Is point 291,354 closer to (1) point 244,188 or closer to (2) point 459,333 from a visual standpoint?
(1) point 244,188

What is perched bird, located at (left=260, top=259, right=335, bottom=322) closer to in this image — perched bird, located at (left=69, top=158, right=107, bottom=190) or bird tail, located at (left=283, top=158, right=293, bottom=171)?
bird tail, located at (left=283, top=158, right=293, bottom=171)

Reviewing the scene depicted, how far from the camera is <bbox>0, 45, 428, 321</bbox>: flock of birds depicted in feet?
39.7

* * *

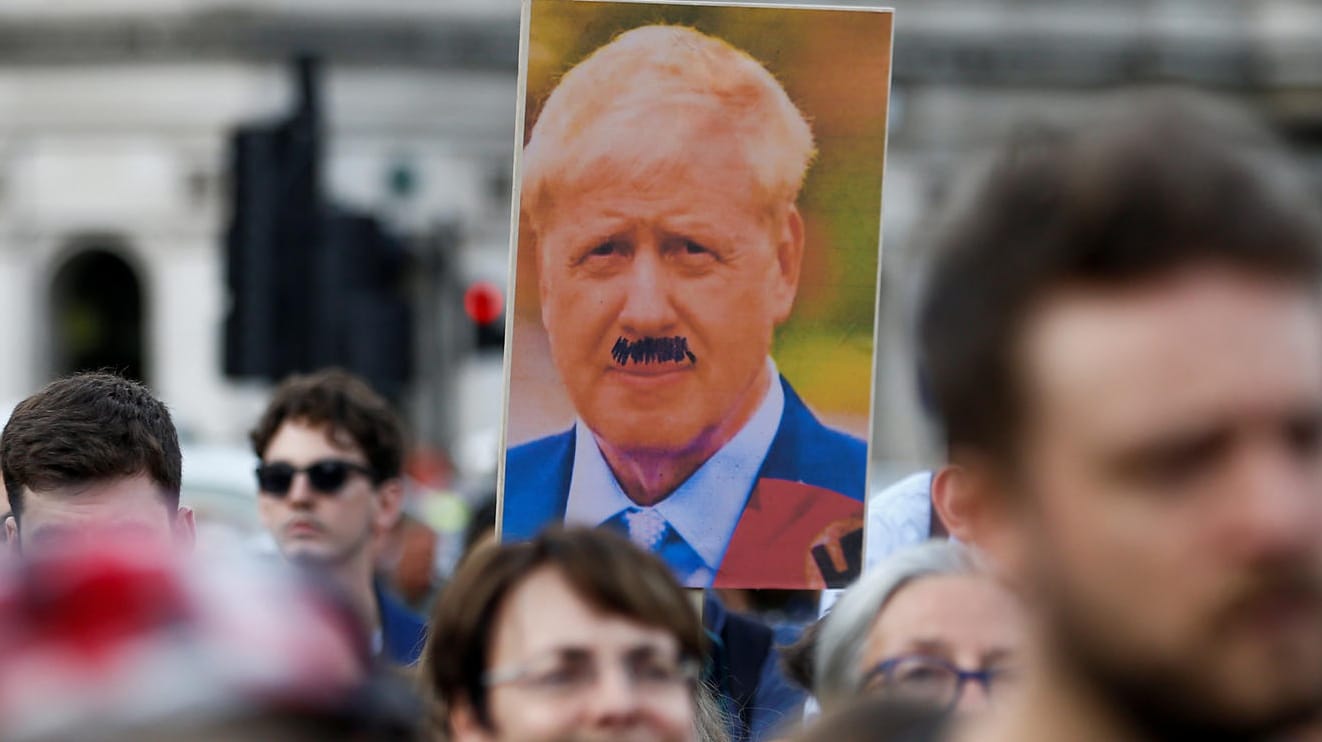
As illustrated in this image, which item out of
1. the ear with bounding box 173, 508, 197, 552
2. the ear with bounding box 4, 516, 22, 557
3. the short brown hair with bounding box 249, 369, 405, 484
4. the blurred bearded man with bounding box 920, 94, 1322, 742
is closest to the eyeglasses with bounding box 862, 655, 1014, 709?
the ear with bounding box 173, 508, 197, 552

* * *

Written instruction »
Rewrite everything from the line containing "As illustrated in" down to the line containing "3. the short", replacing "bounding box" with "box" and leaving the rest unchanged.

Written solution »
As illustrated in this image, which item out of
1. the ear with box 173, 508, 197, 552
2. the ear with box 4, 516, 22, 557
3. the short brown hair with box 249, 369, 405, 484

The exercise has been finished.